------ Text extract ------
Adam Saunders: I would agree with you that the opportunities in agriculture are huge. Everybody eats and there's a huge economic driver. And what we've seen is that food is a great unifier of people and it speaks to everybody. I do a lot of fundraising and outreach and talk to a lot of people. And with our programming, all different backgrounds, income levels, ages, backgrounds, ethnicities, and everybody eats and everybody has a connection with food. And if you start asking people about that and trying to learn where they're coming from, you see that there's a commonality. And especially with gardeners, we have bank presidents who they love to talk about how they trellis their tomatoes and we have immigrant families and we talk about, how do you trellis your tomatoes? And it's the same problems and the same commonality that really brings us all together. And that just creates a community and a trust and understanding between people that make people want to work together. And it opens doors when you build that common ground.

Greg Judy: Well, Adam, I think what you're doing, you know, I've been to your field day that you have here in town and just to expose town people to food. It was an amazing event for me. I mean, I was just awestruck nd by the amount of people you're affecting at that field day. And I was like, man, we need more Adams. You know we need an Adam and every major city in the United States that teach people how to raise food and soil and where this food comes from. So y'all are doing some awesome things out there. And I'd recommend anybody that hasn't been to your urban agriculture site. Can you tell people where that's at, by the way?
------ Data supplied ------
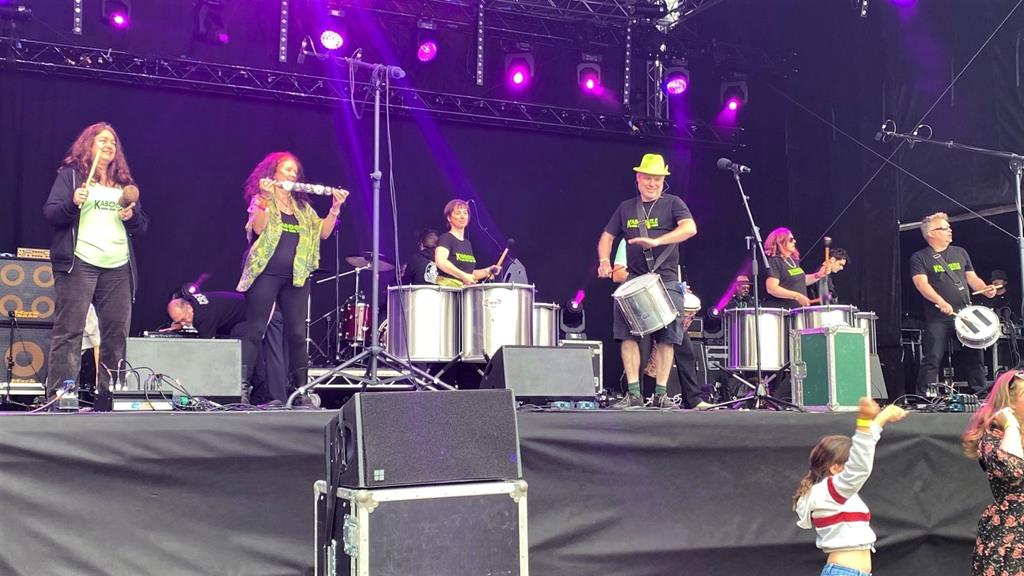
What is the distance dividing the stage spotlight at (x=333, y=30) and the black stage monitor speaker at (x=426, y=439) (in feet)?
28.5

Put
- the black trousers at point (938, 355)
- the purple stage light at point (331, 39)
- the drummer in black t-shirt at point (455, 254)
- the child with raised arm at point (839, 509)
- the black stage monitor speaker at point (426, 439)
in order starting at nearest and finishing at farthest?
the black stage monitor speaker at point (426, 439) < the child with raised arm at point (839, 509) < the black trousers at point (938, 355) < the drummer in black t-shirt at point (455, 254) < the purple stage light at point (331, 39)

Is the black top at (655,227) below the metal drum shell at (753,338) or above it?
above

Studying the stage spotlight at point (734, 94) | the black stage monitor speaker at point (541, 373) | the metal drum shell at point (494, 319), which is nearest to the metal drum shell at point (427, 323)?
the metal drum shell at point (494, 319)

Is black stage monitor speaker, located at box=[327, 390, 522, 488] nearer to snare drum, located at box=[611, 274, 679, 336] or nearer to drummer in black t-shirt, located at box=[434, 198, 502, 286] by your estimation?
snare drum, located at box=[611, 274, 679, 336]

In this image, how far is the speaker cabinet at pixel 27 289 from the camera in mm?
8328

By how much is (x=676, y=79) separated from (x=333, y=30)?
15.2ft

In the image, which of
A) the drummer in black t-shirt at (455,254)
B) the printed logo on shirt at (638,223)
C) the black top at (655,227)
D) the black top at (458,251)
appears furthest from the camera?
the black top at (458,251)

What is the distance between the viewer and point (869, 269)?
475 inches

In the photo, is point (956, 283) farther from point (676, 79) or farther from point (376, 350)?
point (376, 350)

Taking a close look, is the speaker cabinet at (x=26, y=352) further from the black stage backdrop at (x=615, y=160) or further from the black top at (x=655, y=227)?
the black top at (x=655, y=227)

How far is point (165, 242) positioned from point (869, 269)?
8660 millimetres

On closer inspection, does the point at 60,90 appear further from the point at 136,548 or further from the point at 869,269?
the point at 869,269

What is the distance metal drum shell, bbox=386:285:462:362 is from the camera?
26.1 feet

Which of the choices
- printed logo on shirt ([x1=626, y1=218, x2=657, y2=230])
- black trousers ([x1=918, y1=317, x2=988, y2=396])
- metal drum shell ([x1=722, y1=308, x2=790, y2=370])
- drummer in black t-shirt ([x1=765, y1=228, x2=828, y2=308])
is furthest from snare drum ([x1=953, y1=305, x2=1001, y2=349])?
printed logo on shirt ([x1=626, y1=218, x2=657, y2=230])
------
- **List of tasks**:
1. Repeat a passage from the agriculture transcript word for word, starting with "Greg Judy: Well, Adam, I" and going on through "by the way?".
2. Pick up the agriculture transcript after its last line and continue it.
The items have no connection to the agriculture transcript.

- **Responses by task**:
1.
Greg Judy: Well, Adam, I think what you're doing, you know, I've been to your field day that you have here in town and just to expose town people to food. It was an amazing event for me. I mean, I was just awestruck nd by the amount of people you're affecting at that field day. And I was like, man, we need more Adams. You know we need an Adam and every major city in the United States that teach people how to raise food and soil and where this food comes from. So y'all are doing some awesome things out there. And I'd recommend anybody that hasn't been to your urban agriculture site. Can you tell people where that's at, by the way?

2.
Adam Saunders: Thank you, Greg. I appreciate that. Yeah, we have an acre and a third on a Smith and Fey street. We've been there for the last eight seasons here in Columbia, Missouri. We showcase the feasibility of growing food. All the food we raised, we take to the food pantry. We have thousands of kids that come through with their school groups that have never seen food grow and they learn about the parts of the plant you can eat and they eat some food and it changes their relationship of how they think about food and how food is grown. And that's going to ripple through what they see at the lunch line, what they do at home. I have talked to a lot of parents that say, "My kid came home and wanting to put a garden in and that came out of nowhere. But I'm like, yeah, let's do that. This sounds like a fun thing we can do together." So that ripple effect is really impressive.

Greg Judy: And the way you affect young people is when they're kids.

Adam Saunders: Right.

Greg Judy: It's when they're teachable.

Adam Saunders: Those habits get established.

Greg Judy: Exactly.

Adam Saunders: And the curious mind gets going. Traveling up to your farm and seeing your passion for the animals and the land is inspiring for me. And I know a lot of other people. So how has your work with training young people, beginning farmers, how has that affected your operation and where do you see that as a potential multiplier in the future?

Greg Judy: Well, I think it's been a real plus for our operation, because we do one-year internships and so we bring people in, we keep them on the farm, we have housing, we feed them and get a stipend every month. You know, it doesn't cost them anything and they come and learn how to ranch and do grass fed beef and lamb, custom grazing. Everything that we do after we try and teach them. I think there really is a need and a demand out there to get young people back on the land, not off the land.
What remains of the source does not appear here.